Hegseth menegaskan kepada hampir 50 pendukung Ukraina di Barat pada Rabu bahwa pesannya jelas. “Realitas strategis yang nyata menghalangi Amerika Serikat untuk fokus pada keamanan Eropa,” kata dia. “Amerika Serikat menghadapi ancaman besar terhadap tanah air kami. Kita harus – dan kita – fokus pada keamanan perbatasan kita sendiri,” ia menambahkan.
Berkebalikan dengan sikap NATO sejak awal serangan Rusia ke Ukraina, Hegseth mengatakan bahwa Ukraina tidak akan mendapatkan kembali seluruh wilayahnya dari Rusia. Ia juga menegaskan Ukraina tidak akan diizinkan untuk bergabung dengan NATO, yang akan memberikan jaminan keamanan tertinggi untuk memastikan bahwa Presiden Rusia Vladimir Putin tidak akan pernah menyerang Ukraina lagi.

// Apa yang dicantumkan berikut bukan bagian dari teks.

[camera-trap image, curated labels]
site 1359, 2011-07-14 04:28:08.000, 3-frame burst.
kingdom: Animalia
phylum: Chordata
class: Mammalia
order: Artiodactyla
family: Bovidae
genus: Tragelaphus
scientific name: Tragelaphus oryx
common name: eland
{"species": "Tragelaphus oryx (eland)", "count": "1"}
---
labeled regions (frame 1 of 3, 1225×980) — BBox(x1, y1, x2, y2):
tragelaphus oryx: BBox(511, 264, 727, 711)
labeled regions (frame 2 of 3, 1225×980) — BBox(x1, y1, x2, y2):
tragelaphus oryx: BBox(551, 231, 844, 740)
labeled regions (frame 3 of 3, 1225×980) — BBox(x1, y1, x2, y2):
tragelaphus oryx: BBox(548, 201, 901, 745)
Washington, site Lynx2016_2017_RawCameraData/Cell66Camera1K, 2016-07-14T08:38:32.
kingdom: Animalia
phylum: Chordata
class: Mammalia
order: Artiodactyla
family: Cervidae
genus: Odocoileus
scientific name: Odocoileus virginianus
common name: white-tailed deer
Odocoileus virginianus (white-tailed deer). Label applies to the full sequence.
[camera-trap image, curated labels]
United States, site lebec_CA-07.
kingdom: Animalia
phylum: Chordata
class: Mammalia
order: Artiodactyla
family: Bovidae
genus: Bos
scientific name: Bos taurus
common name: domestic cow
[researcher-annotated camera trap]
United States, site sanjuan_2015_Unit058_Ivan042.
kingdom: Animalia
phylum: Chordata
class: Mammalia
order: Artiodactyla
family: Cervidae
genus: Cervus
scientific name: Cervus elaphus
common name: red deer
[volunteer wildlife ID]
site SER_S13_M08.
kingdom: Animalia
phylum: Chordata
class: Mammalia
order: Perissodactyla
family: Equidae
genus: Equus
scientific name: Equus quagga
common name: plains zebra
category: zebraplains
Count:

Dia menegaskan NATO tidak akan terlibat dalam kekuatan apapun di masa depan yang mungkin diperlukan untuk menjaga perdamaian di Ukraina. Negara-negara Eropa dan negara-negara lain akan melakukan hal tersebut, namun negara-negara Eropa harus menanggung akibatnya. Tidak ada tentara Amerika yang akan ambil bagian dalam operasi semacam itu, ia memperingatkan.
Selain itu, Hegseth mengatakan bahwa NATO tidak akan datang untuk menyelamatkan negara Eropa mana pun yang terlibat dalam kekuatan tersebut jika diserang oleh Rusia. Tidak jelas peran apa yang akan dimainkan Amerika, meskipun Rusia pasti akan menguji tekad pasukannya jika Amerika tidak memberikan bantuan.
Menteri Pertahanan Perancis Sébastien Lecornu mengatakan bahwa NATO saat ini menghadapi “momen kebenaran yang nyata.” “Mengatakan bahwa NATO adalah aliansi terbesar dan terkuat dalam sejarah adalah benar, secara historis. Namun pertanyaan sebenarnya adalah apakah hal tersebut masih akan terjadi dalam 10 atau 15 tahun ke depan,” katanya.
Didirikan pada tahun 1949, Pakta Pertahanan Atlantik Utara dibentuk oleh 12 negara untuk melawan ancaman terhadap keamanan Eropa yang ditimbulkan oleh Uni Soviet selama Perang Dingin. Berurusan dengan Moskow sudah ada dalam DNA mereka.
Jumlah anggota NATO telah meningkat sejak Perjanjian Washington ditandatangani 75 tahun yang lalu – menjadi 32 negara setelah Swedia bergabung tahun lalu, karena khawatir dengan semakin agresifnya Rusia. Jaminan keamanan kolektif NATO – Pasal 5 perjanjian tersebut – mendasari kredibilitasnya.
Pasal itu merupakan komitmen politik semua negara anggota untuk memberikan bantuan kepada anggota mana pun yang kedaulatan atau wilayahnya mungkin diserang. Hegseth kini meragukan komitmen AS terhadap janji tersebut, meskipun ia mengatakan bahwa negaranya tidak berencana untuk meninggalkan aliansi tersebut.